The amount owed covered expenses ranging from $200 for protection at Aspen-Pitkin County Airport, as well as $6,187 absorbed by the Pitkin County Sheriff’s Office. Police from Basalt ($937.50), Carbondale ($800) and Glenwood Springs ($1,200) also provided support, as did other agencies. DiSalvo said Pitkin County distributed funds from those two payments to the agencies.
Expenses assumed by police departments in Aspen and Snowmass Village, however, weren’t included in that bill, because both agencies declined to be reimbursed.
Brian Olson, the police chief in Snowmass, said his department took on “barely” $1,000 for its detail. Because Pence stayed overnight in Snowmass, Olson said “I felt a bit of an obligation to provide coverage for his protection. We were happy to step up and do that.”
He added, “The ask was minimum. I felt that when he was in the Village, it was our obligation and our responsibility.”
Aspen Police Chief Richard Pryor could not be reached Thursday for comment.
Issue not unique to Pence visit
When she was seeking the Democratic nomination for the 2016 presidential race, Hillary Clinton made a fundraising stop at a private Aspen residence in August 2015 and received Secret Service protection because she was a former first lady.
Both DiSalvo and Garfield County Sheriff Lou Vallario expressed frustration for the costs and hassles that came with providing deputies to escort Clinton and her entourage to and from the Rifle airport, as well as other security details.
Fundraiser hosts Soledad and Robert Hurst declined to pay what DiSalvosaid was about $5,000 for Pitkin County’s staffing and time, citing concerns that it might be considered a political donation. DiSalvo also was denied by the Clinton campaign, which said it doesn’t pay for such costs. As a result, local agencies had to bear their own expenses.
It’s an issue that has become increasingly common in Aspen and Pitkin County. Some readers questioned why the same level of scrutiny wasn’t paid to Joe Biden’s private stop in Aspen — a quickie with no public appearances — for a fundraiser at the home of Jane and Marc Nathanson.
Yet Biden did not have Secret Service support because former vice presidents lose that protection six months after leaving office.

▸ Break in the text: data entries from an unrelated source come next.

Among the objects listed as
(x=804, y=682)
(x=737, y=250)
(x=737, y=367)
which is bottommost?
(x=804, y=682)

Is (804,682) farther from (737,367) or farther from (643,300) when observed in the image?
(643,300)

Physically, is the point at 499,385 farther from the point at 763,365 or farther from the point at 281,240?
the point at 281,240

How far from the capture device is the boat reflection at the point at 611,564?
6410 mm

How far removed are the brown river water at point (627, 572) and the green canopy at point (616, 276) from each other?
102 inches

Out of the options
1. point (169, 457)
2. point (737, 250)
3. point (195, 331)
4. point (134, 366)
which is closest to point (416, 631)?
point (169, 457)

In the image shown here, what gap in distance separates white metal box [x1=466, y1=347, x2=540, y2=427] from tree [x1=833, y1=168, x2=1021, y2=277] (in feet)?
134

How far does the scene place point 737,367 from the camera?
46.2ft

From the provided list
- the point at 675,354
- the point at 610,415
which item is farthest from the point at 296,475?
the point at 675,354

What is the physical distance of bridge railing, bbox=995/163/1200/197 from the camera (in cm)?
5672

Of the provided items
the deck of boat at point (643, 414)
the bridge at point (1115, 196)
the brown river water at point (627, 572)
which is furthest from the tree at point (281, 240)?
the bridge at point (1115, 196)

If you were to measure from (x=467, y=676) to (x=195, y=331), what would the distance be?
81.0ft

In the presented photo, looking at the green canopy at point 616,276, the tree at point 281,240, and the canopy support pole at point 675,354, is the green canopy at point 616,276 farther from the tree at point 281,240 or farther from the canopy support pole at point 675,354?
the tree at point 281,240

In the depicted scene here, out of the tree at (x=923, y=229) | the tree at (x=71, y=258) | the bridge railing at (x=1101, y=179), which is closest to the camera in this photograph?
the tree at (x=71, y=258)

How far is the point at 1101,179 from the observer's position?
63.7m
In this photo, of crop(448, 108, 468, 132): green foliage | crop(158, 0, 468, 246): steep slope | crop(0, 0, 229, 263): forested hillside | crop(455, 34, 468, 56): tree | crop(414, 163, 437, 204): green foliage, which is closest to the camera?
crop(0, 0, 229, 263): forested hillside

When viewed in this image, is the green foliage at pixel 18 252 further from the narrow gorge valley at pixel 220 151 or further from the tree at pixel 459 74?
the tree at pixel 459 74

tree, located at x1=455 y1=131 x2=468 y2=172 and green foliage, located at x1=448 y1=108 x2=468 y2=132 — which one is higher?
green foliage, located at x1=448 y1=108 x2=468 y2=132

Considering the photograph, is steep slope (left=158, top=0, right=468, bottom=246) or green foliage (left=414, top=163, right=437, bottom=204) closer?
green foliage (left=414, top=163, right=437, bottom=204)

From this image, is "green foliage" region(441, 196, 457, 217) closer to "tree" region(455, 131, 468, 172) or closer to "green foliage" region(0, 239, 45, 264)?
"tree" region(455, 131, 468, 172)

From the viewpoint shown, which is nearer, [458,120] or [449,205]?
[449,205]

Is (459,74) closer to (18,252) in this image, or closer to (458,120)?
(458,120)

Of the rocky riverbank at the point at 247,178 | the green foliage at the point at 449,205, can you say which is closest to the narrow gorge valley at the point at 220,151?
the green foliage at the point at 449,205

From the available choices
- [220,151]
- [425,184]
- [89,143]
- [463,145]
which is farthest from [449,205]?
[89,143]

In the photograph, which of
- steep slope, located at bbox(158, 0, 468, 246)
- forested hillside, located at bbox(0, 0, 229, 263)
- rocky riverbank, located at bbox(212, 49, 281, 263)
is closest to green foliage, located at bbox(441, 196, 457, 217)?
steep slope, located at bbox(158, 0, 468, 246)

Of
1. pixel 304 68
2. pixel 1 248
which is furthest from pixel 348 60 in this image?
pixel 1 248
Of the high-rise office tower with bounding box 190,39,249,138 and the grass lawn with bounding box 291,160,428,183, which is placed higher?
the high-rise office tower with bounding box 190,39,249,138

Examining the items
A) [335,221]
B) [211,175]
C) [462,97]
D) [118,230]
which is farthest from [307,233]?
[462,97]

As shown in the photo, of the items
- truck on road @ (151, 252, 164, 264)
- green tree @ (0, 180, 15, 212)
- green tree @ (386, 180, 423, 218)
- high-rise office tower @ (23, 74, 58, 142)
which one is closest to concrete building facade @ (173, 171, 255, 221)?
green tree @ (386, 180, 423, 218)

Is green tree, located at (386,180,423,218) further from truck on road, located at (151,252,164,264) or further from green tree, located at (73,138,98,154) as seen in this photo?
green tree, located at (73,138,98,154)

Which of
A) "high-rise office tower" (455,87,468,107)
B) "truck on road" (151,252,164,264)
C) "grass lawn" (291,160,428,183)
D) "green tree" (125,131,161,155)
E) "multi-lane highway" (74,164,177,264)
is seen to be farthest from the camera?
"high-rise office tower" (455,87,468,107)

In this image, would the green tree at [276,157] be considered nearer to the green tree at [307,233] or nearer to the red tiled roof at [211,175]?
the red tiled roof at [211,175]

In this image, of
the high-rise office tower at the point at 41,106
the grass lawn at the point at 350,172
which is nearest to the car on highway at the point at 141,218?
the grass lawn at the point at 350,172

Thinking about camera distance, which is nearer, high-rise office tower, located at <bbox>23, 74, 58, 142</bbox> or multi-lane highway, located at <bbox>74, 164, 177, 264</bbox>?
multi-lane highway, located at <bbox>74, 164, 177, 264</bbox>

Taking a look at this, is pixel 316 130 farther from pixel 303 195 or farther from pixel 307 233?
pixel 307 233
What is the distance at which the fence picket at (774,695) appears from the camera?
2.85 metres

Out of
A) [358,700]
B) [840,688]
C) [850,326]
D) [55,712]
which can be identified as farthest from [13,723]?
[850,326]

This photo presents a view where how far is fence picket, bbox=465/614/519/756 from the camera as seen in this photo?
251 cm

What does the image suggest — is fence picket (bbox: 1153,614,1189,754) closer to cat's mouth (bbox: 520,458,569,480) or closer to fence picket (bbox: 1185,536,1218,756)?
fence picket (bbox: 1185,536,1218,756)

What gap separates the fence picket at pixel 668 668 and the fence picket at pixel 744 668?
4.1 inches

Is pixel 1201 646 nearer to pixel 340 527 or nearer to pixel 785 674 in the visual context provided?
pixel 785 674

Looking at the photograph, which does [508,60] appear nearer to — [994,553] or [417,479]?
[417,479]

Major vice presidential and presidential candidates and their spouses — as identified by the secretary of Homeland Security — receive Secret Service protection within 120 days of the general presidential election. Barack Obama was an exception; Homeland Security gave him Secret Service protection in May 2007, more than a year and half ahead of the 2008 election, because of his candidacy’s historic nature and of the potential threats aimed at it. As vice president, Biden also popped into Aspen for less than 24 hours for an event put on by Forstmann Little & Co., a private equity firm, in September 2014.
Biden and his motorcade traveled from Eagle County Airport to Aspen, causing traffic snarls and increased staffing by police agencies. DiSalvo and Vallario at the time said local taxpayers shouldn’t shoulder the costs for such visits.
Ultimately they were paid, DiSalvo said.